- Stated exercise: Can you rewrite the items below with "camera" swapped for "viewer" and everything else left as it is?

- Raw items:
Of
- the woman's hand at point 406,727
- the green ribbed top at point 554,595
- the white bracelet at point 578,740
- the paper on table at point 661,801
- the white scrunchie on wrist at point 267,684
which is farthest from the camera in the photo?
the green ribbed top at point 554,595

- Answer in full:
Of
- the woman's hand at point 406,727
- the green ribbed top at point 554,595
- the white bracelet at point 578,740
- the paper on table at point 661,801
- the white scrunchie on wrist at point 267,684
which is farthest from the viewer in the photo?
the green ribbed top at point 554,595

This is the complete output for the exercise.